About this exercise: Copy every line of the listing below word for word, but leave the pictures out.

Input material:
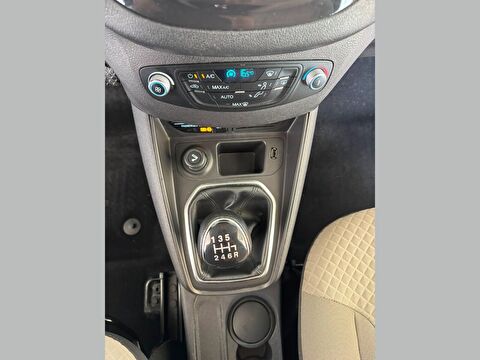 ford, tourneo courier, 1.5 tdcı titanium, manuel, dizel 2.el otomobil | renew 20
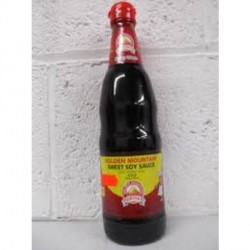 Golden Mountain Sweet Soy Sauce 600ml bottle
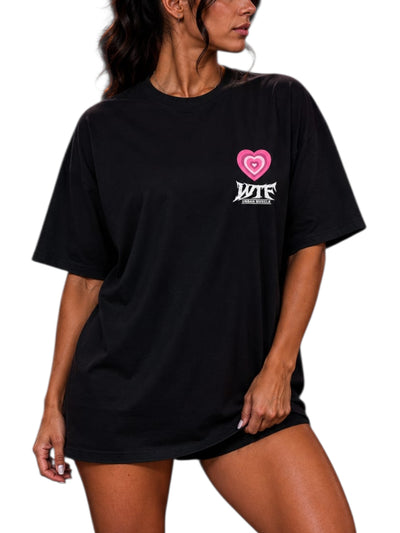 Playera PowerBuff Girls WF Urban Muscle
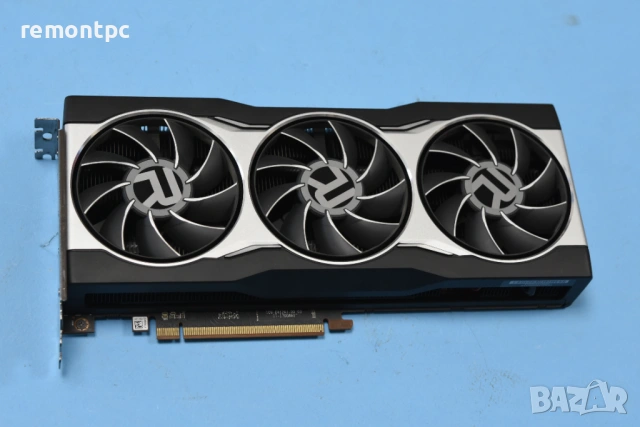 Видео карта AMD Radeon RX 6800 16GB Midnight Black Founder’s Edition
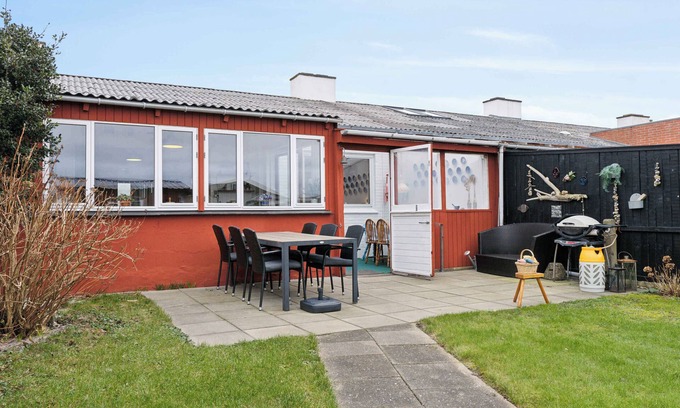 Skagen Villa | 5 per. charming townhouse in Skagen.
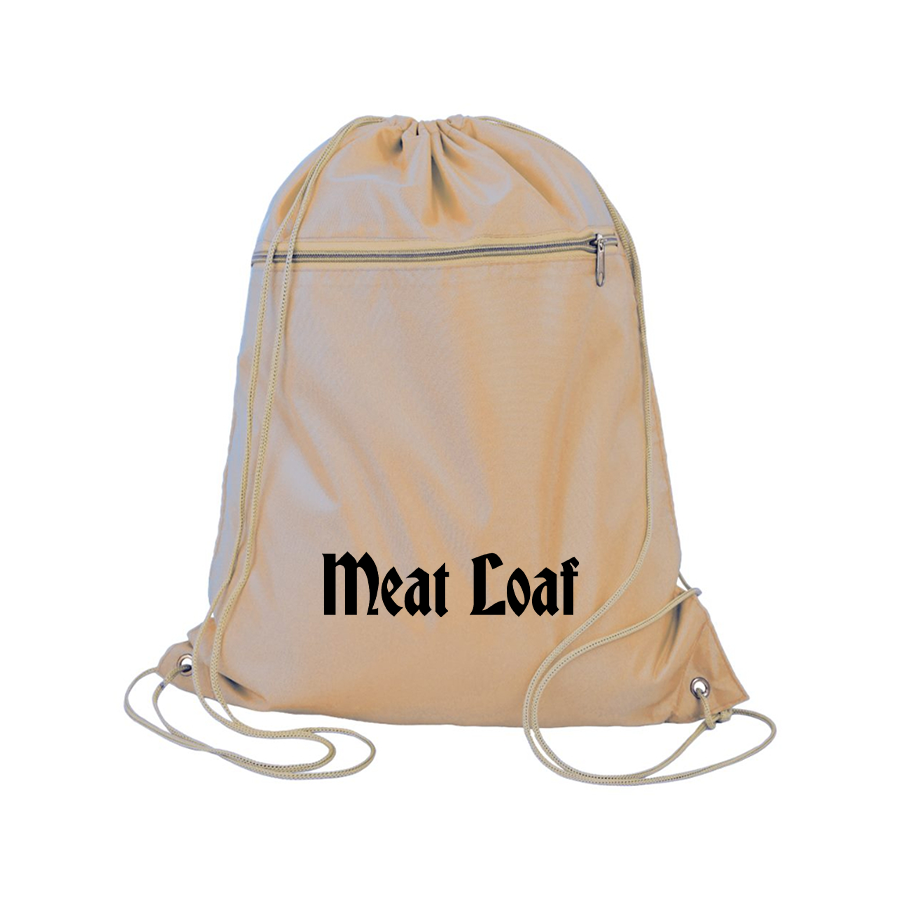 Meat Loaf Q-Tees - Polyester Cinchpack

Response to the exercise:
 ford, tourneo courier, 1.5 tdcı titanium, manuel, dizel 2.el otomobil | renew 20
 Golden Mountain Sweet Soy Sauce 600ml bottle
 Playera PowerBuff Girls WF Urban Muscle
 Видео карта AMD Radeon RX 6800 16GB Midnight Black Founder’s Edition
 Skagen Villa | 5 per. charming townhouse in Skagen.
 Meat Loaf Q-Tees - Polyester Cinchpack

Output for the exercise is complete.